= Source excerpt =
▶
Short Ardudwy spate from the high country around Cwm Bychan to Cardigan Bay at Llanbedr — small, slate-walled, and very much a local club fishery. Sewin and brown trout lead the calendar with the occasional salmon. NRW catch data is sparse to vanishing; treat the Artro as honest small-water sport, not a destination. Atlantic salmon are under serious conservation pressure — Natural Resources Wales mandates catch-and-release for salmon on all rivers, so all fish must be returned.
◀
[Saved data entries]
▶
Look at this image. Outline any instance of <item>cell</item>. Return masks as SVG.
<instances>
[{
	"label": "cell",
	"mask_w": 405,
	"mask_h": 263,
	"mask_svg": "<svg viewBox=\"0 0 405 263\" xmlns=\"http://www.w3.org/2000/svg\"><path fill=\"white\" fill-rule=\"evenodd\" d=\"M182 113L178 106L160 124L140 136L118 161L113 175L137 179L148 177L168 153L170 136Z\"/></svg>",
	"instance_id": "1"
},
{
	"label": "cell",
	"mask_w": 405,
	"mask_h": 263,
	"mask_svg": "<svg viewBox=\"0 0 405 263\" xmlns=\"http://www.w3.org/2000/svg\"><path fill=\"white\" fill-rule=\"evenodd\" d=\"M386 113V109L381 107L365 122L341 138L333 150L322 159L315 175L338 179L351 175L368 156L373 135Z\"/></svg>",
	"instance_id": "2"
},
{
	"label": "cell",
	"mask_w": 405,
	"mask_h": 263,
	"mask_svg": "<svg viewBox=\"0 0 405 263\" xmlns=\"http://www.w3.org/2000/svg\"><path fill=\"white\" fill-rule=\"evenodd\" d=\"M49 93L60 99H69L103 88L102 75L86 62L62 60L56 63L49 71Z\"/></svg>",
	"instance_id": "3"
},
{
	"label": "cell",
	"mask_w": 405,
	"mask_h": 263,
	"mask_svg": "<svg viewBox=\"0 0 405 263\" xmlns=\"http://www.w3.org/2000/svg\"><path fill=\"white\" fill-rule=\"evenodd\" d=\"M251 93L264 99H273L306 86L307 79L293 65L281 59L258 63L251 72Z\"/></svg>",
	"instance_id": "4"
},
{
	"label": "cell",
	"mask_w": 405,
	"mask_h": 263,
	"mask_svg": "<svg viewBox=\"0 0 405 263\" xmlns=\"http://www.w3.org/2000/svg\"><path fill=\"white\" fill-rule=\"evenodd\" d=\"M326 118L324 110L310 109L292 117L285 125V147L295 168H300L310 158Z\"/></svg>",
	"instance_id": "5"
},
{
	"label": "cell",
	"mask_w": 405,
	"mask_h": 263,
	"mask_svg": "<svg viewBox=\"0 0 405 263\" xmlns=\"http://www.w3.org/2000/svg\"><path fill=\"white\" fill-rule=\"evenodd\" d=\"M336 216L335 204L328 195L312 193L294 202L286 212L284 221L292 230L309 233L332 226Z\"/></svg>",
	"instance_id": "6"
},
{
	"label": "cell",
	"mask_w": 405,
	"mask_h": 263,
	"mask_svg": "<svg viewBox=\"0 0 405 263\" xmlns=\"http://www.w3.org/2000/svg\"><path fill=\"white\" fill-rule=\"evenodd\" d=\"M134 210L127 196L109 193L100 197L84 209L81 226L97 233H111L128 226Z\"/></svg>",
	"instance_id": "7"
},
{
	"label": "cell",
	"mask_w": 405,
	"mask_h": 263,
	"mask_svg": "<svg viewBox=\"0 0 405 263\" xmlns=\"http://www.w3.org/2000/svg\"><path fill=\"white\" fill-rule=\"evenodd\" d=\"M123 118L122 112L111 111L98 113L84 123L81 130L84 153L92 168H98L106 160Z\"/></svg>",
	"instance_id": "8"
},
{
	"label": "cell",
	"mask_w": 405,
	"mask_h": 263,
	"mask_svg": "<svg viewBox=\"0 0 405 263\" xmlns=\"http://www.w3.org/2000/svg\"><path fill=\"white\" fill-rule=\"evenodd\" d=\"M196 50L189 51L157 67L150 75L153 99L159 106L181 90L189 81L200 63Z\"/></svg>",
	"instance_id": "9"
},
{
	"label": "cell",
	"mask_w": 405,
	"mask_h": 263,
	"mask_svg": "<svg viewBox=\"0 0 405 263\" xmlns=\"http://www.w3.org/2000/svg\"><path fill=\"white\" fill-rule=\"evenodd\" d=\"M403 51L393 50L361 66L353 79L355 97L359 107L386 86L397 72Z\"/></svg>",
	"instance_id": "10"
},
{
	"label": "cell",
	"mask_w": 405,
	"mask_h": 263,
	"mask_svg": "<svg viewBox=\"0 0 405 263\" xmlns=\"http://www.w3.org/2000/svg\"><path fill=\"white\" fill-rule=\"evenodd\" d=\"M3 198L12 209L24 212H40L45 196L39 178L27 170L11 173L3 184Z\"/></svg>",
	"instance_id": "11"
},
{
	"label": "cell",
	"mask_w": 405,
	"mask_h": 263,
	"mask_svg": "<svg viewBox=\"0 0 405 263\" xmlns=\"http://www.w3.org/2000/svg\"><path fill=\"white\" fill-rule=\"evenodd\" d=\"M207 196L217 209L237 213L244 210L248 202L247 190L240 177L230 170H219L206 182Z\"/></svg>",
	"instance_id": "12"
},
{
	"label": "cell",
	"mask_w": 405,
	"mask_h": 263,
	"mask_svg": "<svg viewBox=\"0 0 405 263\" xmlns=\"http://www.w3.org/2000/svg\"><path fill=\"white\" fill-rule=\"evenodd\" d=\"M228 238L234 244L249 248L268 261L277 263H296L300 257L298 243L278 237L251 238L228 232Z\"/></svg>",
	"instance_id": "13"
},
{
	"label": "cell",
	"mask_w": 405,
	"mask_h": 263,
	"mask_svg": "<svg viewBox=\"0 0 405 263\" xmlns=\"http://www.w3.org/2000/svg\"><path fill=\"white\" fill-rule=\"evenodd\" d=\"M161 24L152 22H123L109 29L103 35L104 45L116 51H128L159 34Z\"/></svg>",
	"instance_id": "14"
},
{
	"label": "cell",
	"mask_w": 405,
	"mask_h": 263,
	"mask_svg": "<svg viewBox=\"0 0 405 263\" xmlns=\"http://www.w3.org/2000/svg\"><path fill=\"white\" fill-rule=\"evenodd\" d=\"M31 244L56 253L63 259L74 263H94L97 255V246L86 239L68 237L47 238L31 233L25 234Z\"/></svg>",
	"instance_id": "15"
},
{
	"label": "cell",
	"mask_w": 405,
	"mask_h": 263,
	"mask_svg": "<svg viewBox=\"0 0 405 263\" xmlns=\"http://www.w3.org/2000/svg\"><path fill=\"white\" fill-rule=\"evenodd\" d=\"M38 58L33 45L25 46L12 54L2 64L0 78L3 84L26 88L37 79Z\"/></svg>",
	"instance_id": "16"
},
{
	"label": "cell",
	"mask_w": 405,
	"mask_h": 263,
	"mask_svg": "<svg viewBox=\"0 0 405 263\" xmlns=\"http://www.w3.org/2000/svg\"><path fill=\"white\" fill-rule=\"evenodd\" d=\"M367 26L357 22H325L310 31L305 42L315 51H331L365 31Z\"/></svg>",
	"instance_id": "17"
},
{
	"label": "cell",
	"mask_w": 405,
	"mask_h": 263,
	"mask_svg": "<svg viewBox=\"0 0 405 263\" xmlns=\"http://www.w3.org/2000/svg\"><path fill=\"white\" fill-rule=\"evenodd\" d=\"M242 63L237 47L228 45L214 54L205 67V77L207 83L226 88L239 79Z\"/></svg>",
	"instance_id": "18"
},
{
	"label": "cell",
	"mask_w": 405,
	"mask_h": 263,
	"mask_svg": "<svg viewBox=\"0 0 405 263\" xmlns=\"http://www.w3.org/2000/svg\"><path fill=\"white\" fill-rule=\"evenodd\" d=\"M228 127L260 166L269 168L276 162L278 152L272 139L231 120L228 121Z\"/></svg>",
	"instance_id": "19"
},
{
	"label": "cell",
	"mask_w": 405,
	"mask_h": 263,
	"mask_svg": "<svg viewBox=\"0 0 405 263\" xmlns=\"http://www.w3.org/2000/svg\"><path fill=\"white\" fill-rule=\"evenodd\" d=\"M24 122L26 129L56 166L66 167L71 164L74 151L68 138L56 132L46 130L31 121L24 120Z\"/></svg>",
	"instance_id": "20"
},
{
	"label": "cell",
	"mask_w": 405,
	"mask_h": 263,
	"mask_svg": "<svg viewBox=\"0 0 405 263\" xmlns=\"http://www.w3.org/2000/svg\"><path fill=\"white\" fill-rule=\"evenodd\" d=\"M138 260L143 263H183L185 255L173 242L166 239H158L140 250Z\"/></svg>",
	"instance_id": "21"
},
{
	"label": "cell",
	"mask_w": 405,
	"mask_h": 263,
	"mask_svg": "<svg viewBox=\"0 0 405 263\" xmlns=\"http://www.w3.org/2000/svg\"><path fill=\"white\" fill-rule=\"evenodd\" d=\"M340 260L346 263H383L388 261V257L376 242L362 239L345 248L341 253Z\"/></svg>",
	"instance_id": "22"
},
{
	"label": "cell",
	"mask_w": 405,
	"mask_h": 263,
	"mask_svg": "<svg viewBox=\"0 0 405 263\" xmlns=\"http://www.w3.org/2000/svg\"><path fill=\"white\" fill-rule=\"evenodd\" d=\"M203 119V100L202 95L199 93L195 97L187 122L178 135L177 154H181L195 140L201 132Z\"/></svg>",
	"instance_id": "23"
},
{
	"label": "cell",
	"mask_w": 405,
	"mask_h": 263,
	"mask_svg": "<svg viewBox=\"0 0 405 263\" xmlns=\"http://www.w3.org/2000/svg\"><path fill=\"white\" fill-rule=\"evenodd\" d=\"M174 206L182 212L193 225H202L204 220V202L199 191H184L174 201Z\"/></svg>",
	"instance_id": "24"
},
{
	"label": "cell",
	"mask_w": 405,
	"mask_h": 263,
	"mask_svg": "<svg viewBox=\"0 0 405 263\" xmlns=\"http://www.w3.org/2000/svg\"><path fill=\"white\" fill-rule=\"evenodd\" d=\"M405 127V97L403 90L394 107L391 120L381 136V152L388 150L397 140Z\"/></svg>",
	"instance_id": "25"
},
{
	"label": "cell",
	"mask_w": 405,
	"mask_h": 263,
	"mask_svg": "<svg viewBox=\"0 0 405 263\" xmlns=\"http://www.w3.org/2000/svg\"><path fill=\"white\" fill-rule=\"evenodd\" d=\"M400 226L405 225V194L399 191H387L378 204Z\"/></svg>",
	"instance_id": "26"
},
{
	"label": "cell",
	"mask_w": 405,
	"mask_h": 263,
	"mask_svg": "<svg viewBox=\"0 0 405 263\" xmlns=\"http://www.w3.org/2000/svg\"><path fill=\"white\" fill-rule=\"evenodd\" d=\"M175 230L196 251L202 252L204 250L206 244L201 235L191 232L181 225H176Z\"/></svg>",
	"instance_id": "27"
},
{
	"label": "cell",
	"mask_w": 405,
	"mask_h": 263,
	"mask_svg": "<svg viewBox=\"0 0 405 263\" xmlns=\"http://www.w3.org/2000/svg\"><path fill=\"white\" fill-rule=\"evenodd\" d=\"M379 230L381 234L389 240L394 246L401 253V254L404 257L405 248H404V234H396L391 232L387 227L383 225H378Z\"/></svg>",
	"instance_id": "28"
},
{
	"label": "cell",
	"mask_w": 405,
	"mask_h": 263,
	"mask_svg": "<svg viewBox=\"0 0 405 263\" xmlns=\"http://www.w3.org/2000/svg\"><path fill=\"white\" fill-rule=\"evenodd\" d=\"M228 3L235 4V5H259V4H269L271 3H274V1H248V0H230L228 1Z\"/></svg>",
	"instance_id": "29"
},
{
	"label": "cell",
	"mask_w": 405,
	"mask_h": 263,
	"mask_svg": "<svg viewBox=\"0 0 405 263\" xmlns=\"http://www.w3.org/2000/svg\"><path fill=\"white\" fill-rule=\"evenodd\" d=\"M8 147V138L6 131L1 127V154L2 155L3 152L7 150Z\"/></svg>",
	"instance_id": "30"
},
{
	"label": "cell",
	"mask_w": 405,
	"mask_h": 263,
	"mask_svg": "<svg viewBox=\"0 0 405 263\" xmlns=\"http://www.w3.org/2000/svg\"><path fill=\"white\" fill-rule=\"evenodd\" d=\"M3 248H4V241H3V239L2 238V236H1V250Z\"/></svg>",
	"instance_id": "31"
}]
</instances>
◀
= Exercise requirements =
• A. According to the Artro river text, what does Natural Resources Wales mandate for salmon on all rivers?
• B. Resume the Artro river text from the point where it stops.
The data stands apart from the Artro river text and serves as separate material.

= Responses to the tasks =
• A. It mandates catch-and-release, so all salmon must be returned.

• B.
Afon Artro drains Llyn Cwm Bychan, a rocky, peaty lake high in the Rhinogydd — the roughest, oldest hills in Eryri — and runs only four and a half miles down a steep wooded valley to the sea at Llanbedr and the dunes of Mochras. It is a short, lively spate river off some of the hardest rock in Wales, the water clear, cold and acidic, stained amber where it draws off the bog. It tumbles quickly from the mountain, gathering over a bed of slate, rock and boulder, quick to rise and quick to fall with the rain on the tops. Salmon and sewin — sea trout — run up the Artro into the lake when the water lifts. The character is steep, rocky, wooded freestone on a short, sharp gradient. Wading is boulder-and-slate work, uneven and slick under the trees, and the river is no place to linger when a moorland flood is coming down.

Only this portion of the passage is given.